Work to complete.
Answer these questions from the Sleeping Beauty essay below.
(a) How many years pass before the princess is woken, and what wakes her?
(b) What does a king and his queen nearly always represent in fairy tales?
(c) What name does Jewish mysticism give to the energy source situated at the level of the sacrum?

Document extract.
#####
The illegitimate twin of the Sleeping Beauty
The fairy tale of the Sleeping Beauty, or Little Brier-Rose, has undergone a remarkable transformation over the centuries. What started out as a story for adults, complete with a rape of the princess while she slept, has been cast into the feel-good variety of the Brothers Grimm, suitable for children. Let’s first have a look at the chastened interpretation of the Grimm Brothers. Then we’ll review the symbolism of the more obscure original.
The storyline is simple and the meaning not difficult to unravel. A young princess pricks herself on a spinning wheel and falls asleep. Everybody in the palace – the king, the queen and the entire entourage – also falls asleep. After a hundred years the Sleeping Beauty is woken with a kiss from a prince. The lovers marry and they live happily ever after.
The royal daughter
A king and his queen represent in fairy tales nearly always the divine: the Kingdom of God, the place where mankind came from and for which our soul ever yearns. We are all called to restore the broken connection with our true home during our life on earth. Fairy tales show us the process of spiritual growth which is required for this.
In our pelvis, at the level of the sacrum, is situated a source of energy of divine origin. Eastern traditions call her the kundalini-shakti, in Jewish mysticism she is called the Shekinah and Christianity speaks of the Holy Spirit. Many spiritual traditions see this energy as the feminine aspect of God. In myths and legends she is often a goddess, queen or princess.
#####
Dataset content.
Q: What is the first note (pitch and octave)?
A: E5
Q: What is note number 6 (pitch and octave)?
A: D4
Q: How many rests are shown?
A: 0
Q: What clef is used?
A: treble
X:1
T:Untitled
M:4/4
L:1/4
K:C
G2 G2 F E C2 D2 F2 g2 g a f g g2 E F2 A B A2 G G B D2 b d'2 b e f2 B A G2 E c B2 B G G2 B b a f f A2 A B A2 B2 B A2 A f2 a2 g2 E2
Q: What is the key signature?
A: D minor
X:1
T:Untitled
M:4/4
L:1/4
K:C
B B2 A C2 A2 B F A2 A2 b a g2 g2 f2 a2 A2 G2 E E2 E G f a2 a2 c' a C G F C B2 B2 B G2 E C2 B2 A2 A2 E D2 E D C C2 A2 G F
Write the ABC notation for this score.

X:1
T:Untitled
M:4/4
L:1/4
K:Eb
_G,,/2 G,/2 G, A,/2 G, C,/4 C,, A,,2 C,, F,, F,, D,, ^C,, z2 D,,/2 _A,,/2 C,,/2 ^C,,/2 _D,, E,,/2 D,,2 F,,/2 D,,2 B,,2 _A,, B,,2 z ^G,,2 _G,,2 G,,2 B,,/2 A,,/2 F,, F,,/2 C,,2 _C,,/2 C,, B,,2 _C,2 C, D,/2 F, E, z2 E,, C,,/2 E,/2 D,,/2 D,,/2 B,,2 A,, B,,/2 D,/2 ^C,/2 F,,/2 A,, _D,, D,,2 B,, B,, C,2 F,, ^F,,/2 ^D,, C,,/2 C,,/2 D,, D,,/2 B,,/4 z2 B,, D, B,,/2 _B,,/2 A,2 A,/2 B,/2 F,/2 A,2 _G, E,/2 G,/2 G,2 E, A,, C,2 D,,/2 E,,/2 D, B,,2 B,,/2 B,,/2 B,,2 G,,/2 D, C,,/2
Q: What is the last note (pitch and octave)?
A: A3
#####
Output for this task.
(a) A hundred years pass, and a kiss from a prince wakes her.
(b) They represent the divine: the Kingdom of God, the place where mankind came from.
(c) Jewish mysticism calls it the Shekinah.